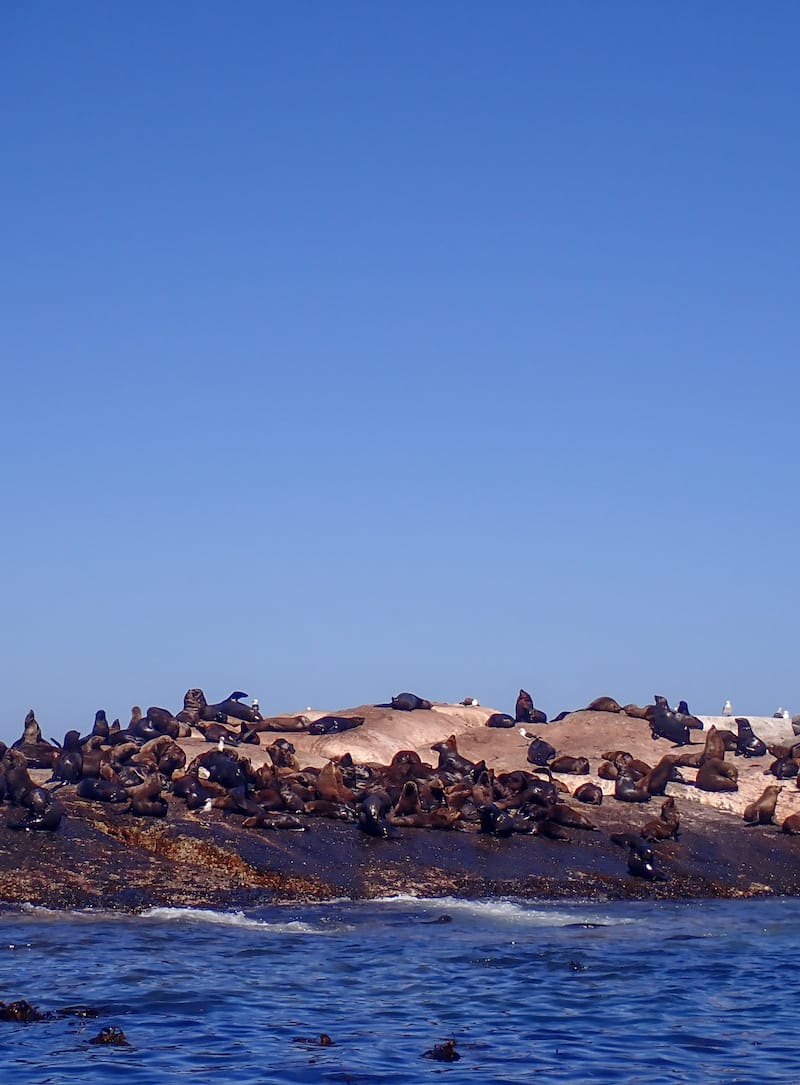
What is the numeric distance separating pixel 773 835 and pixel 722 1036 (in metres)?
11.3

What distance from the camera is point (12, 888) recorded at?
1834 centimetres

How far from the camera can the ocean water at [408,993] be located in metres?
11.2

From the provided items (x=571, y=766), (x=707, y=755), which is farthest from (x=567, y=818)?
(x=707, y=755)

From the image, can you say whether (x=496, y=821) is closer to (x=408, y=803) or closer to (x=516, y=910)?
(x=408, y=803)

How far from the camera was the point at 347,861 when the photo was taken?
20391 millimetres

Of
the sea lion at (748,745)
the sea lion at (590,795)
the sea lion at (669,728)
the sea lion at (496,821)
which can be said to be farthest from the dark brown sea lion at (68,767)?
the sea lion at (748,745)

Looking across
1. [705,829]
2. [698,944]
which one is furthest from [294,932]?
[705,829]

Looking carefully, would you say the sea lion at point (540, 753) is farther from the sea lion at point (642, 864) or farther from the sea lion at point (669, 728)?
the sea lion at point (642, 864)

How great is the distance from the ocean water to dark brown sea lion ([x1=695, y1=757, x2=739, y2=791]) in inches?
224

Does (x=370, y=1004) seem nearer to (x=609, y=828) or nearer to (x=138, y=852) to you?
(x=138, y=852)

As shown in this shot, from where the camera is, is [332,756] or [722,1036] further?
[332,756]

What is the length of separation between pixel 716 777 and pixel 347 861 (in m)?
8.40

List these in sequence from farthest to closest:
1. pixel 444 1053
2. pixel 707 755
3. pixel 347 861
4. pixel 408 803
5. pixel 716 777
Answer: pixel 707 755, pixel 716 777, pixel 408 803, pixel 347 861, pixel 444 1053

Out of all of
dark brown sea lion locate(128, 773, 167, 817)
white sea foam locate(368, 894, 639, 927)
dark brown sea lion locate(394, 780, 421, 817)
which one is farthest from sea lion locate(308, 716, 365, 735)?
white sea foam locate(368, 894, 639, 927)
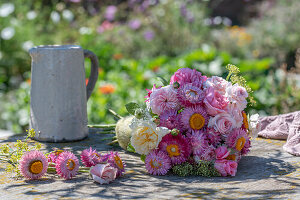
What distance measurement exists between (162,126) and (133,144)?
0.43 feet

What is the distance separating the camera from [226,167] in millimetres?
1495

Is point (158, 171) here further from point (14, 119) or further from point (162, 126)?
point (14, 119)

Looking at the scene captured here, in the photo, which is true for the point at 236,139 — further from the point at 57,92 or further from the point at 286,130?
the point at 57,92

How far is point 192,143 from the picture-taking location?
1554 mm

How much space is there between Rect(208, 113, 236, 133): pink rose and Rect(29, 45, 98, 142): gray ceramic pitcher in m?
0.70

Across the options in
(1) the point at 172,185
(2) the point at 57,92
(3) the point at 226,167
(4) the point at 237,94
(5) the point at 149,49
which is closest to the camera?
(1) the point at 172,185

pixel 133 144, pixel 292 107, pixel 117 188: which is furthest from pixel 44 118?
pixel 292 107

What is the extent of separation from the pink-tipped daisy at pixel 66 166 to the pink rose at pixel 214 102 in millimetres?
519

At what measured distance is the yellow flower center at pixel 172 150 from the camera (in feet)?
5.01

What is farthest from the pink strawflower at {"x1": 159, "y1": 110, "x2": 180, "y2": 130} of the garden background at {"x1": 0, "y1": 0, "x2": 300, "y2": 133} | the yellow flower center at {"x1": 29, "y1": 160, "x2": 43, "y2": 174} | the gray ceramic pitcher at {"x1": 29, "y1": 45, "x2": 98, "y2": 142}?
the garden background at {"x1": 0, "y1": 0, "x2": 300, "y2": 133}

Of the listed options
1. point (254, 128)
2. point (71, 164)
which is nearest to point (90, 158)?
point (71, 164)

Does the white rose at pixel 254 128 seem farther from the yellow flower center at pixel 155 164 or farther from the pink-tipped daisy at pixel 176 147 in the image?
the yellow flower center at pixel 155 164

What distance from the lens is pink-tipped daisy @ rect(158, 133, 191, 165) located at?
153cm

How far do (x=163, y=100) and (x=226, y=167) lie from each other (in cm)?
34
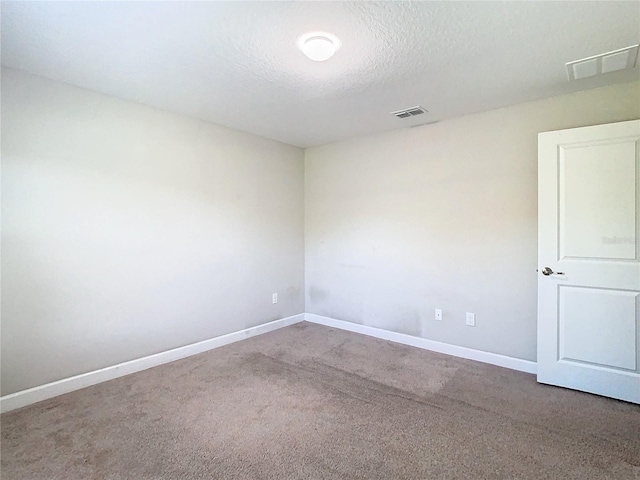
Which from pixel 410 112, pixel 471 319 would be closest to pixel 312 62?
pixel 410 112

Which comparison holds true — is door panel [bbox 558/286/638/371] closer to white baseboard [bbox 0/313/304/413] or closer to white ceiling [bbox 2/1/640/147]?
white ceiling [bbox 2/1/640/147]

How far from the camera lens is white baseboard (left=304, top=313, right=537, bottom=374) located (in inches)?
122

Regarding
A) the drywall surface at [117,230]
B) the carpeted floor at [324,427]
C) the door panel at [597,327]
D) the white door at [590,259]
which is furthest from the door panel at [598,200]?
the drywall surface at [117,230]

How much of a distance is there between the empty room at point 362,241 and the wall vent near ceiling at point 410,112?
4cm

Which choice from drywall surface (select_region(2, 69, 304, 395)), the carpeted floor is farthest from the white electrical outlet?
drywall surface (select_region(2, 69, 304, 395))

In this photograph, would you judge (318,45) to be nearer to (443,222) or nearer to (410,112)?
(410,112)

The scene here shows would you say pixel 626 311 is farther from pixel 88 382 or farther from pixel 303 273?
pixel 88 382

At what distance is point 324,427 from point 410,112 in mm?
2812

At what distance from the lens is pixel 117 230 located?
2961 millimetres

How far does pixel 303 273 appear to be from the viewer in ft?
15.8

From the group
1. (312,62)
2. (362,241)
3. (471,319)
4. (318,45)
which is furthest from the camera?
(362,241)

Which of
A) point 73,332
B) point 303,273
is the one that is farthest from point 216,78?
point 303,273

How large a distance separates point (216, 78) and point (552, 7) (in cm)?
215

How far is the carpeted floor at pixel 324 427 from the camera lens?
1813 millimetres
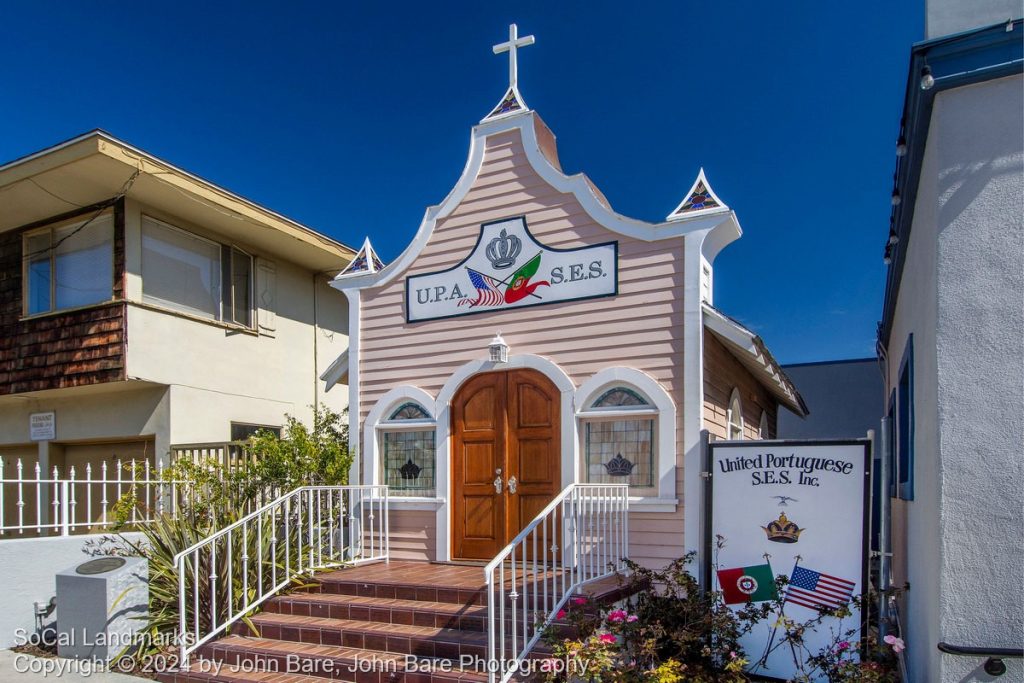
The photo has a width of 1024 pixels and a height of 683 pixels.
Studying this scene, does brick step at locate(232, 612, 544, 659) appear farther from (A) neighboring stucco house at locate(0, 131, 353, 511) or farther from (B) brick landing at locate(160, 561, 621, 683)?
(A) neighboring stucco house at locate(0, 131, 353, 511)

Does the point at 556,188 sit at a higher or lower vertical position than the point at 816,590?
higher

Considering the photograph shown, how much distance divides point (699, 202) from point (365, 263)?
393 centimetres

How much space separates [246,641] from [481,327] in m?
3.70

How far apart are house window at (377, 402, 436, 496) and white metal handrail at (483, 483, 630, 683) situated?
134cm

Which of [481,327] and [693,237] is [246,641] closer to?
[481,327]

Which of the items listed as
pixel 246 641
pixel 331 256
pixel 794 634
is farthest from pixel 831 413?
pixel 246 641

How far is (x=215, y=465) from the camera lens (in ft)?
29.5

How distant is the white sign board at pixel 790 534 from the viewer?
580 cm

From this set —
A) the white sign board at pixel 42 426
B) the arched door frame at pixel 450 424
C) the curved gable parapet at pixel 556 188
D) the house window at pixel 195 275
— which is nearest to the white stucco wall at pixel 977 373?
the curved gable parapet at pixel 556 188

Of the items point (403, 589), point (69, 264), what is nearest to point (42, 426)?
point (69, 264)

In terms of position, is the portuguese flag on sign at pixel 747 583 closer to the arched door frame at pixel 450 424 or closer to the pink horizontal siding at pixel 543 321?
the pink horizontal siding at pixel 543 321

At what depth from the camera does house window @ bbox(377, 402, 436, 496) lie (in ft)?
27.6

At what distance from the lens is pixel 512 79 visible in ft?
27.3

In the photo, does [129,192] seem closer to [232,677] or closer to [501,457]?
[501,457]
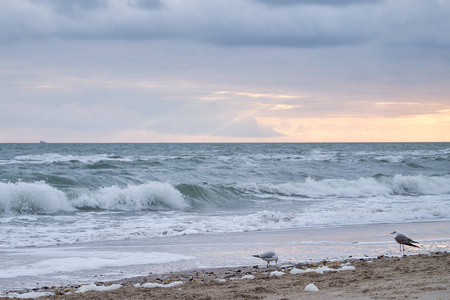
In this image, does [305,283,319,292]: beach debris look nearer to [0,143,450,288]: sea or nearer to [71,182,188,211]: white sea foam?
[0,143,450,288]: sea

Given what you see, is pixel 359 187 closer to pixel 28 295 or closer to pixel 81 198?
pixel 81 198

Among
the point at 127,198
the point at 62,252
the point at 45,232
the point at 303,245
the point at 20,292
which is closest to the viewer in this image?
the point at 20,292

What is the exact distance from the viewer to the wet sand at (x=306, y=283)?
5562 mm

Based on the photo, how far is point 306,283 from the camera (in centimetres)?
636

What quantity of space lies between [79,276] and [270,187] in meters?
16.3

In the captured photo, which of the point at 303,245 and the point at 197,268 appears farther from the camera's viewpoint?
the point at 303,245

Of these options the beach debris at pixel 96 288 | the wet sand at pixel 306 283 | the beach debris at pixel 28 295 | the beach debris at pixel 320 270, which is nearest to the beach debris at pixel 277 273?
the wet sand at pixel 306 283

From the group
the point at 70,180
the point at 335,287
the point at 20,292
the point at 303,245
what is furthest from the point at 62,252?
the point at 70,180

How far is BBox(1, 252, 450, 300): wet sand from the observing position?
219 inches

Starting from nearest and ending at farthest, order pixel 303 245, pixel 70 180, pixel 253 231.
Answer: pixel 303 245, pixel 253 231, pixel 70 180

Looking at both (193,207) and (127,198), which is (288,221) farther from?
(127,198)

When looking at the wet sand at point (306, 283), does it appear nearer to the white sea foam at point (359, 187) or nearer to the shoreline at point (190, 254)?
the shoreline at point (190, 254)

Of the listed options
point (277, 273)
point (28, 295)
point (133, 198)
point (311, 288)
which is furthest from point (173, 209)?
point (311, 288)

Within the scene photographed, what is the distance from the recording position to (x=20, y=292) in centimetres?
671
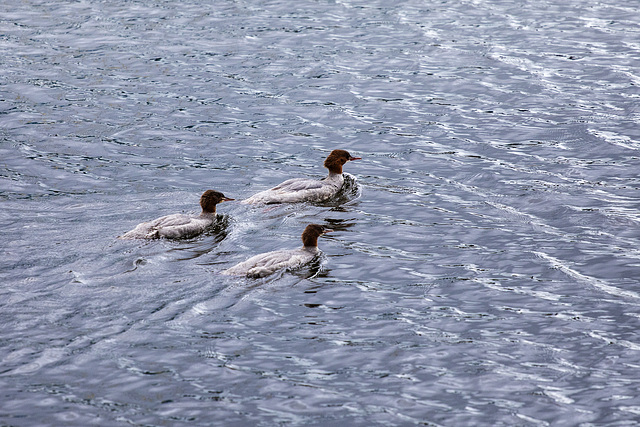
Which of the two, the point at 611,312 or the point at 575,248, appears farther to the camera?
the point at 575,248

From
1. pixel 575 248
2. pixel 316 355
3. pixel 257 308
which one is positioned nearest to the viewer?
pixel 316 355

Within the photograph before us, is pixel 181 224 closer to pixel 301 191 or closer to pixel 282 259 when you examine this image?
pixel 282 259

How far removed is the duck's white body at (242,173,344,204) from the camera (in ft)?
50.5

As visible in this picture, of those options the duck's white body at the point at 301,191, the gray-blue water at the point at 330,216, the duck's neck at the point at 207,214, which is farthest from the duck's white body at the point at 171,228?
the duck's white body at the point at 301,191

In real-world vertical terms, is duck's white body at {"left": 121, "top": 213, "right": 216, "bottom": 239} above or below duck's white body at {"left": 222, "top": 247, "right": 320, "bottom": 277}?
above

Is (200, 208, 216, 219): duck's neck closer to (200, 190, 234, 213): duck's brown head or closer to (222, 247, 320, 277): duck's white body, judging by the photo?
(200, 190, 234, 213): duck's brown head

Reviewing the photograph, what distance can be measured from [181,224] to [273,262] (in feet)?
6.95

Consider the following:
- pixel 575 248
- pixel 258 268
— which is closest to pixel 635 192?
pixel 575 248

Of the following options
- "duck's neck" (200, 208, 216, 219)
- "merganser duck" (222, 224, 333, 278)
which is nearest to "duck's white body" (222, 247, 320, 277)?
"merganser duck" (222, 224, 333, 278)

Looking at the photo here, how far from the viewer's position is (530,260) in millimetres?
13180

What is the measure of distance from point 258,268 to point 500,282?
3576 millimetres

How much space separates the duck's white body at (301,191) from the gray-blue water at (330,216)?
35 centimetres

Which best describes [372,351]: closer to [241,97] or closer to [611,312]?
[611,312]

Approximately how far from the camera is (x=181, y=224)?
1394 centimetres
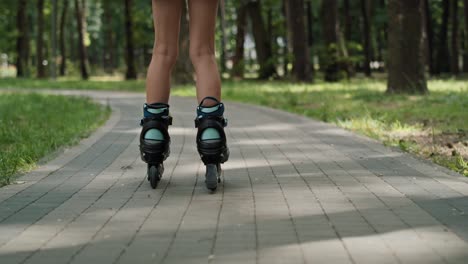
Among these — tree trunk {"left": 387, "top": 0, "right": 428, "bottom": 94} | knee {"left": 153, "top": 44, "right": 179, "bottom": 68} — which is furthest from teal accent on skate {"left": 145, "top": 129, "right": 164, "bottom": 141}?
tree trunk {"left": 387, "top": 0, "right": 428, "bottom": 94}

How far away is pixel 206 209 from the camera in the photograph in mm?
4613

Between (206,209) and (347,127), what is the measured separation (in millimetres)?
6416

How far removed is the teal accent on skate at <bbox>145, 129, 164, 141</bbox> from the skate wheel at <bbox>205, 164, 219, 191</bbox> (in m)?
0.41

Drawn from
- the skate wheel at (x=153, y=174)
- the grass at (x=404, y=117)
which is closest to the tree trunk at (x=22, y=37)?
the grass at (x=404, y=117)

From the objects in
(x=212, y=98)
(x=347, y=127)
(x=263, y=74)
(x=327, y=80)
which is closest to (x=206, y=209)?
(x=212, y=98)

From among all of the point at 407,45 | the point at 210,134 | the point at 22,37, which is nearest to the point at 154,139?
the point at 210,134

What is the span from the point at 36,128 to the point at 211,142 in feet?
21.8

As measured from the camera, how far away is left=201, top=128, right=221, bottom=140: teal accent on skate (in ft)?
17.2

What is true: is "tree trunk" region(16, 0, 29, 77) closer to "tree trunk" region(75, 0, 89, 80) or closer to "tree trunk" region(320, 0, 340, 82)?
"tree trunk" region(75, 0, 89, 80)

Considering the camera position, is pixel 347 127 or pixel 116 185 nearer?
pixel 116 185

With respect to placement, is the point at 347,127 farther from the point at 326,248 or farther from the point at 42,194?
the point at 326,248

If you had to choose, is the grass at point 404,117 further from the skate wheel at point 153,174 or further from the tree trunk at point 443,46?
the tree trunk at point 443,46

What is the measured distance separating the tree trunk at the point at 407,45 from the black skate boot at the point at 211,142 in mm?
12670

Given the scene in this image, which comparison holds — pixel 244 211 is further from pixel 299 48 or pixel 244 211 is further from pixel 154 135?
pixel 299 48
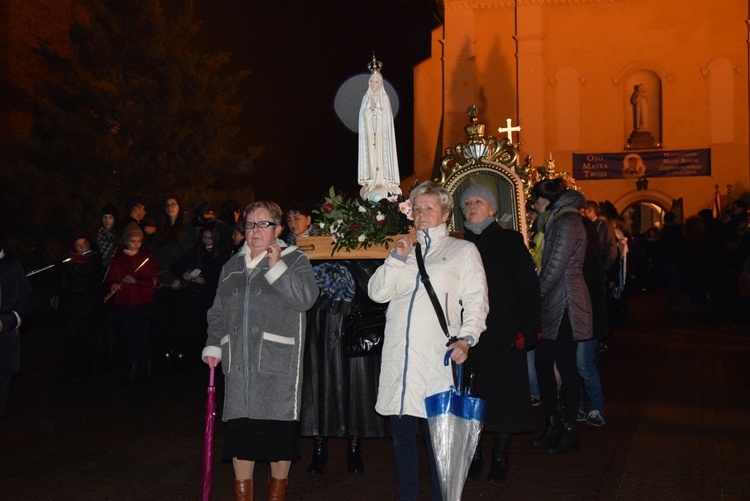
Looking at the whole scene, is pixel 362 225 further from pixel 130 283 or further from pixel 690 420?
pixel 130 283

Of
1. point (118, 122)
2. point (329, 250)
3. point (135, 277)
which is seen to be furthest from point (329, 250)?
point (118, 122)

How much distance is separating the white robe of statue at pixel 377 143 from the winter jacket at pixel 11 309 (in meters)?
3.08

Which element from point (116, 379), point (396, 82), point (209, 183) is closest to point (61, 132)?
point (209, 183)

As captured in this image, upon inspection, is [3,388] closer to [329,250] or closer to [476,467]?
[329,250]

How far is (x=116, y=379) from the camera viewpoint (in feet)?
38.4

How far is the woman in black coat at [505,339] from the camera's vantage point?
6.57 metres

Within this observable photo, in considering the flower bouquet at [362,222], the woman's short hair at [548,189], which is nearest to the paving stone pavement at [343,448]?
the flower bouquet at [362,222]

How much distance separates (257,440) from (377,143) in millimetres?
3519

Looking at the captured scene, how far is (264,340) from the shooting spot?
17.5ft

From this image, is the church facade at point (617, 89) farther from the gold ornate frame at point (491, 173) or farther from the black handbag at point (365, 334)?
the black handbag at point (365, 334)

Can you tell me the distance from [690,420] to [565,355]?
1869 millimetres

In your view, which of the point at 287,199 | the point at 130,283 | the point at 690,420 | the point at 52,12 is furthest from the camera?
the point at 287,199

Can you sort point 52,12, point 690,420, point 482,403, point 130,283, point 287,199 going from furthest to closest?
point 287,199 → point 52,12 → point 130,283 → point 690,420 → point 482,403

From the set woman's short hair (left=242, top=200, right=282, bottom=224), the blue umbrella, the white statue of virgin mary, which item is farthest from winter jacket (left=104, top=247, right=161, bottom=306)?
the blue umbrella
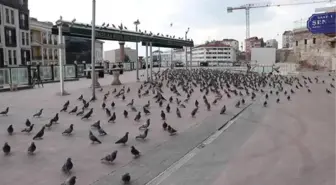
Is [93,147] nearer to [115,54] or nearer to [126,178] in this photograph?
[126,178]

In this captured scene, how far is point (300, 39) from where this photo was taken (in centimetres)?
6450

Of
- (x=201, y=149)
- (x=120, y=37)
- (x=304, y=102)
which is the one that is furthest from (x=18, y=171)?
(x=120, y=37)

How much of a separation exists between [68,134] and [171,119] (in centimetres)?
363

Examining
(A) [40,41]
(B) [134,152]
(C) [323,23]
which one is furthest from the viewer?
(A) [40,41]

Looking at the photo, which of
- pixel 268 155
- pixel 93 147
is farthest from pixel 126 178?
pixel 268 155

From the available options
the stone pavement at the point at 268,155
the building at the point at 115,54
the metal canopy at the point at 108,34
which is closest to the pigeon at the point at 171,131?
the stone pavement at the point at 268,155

PROBLEM TO WORK ON: Copy the rows word for word, starting at the line that contains "Looking at the captured" and continuing through the last line of the rows. Leave out the pictures.

TASK ANSWER:
Looking at the captured scene, how far is (264,340) from the shooting spot?
17.5ft

From this image, is the church facade at point (617, 89) farther from the gold ornate frame at point (491, 173) or farther from the black handbag at point (365, 334)?
the black handbag at point (365, 334)

Can you tell me the distance from [690,420] to [565,355]?
1869 millimetres

In your view, which of the point at 287,199 | the point at 130,283 | the point at 690,420 | the point at 52,12 is furthest from the camera?
the point at 287,199

Can you sort point 52,12, point 690,420, point 482,403, point 130,283, point 287,199 going from furthest to closest?
point 287,199 → point 52,12 → point 130,283 → point 690,420 → point 482,403

From the set woman's short hair (left=242, top=200, right=282, bottom=224), the blue umbrella, the white statue of virgin mary, which item is farthest from winter jacket (left=104, top=247, right=161, bottom=306)?
the blue umbrella
Is [93,147] nearer to [115,54] or nearer to [126,178] in this photograph?
[126,178]

In this captured scene, how far is point (300, 39) from where this photo was taken (in centimetres)?
6450

Of
- (x=201, y=149)
- (x=120, y=37)
- (x=304, y=102)
which is the one that is furthest from (x=18, y=171)?
(x=120, y=37)

How much of a separation exists between [68,134] and [171,119] (in centimetres)?
363

Examining
(A) [40,41]
(B) [134,152]
(C) [323,23]
which one is furthest from the viewer?
(A) [40,41]

Looking at the photo, which of
- pixel 268 155
- pixel 93 147
is farthest from pixel 126 178?
pixel 268 155

From the available options
the stone pavement at the point at 268,155
the building at the point at 115,54
the metal canopy at the point at 108,34
which is closest to the pigeon at the point at 171,131?
the stone pavement at the point at 268,155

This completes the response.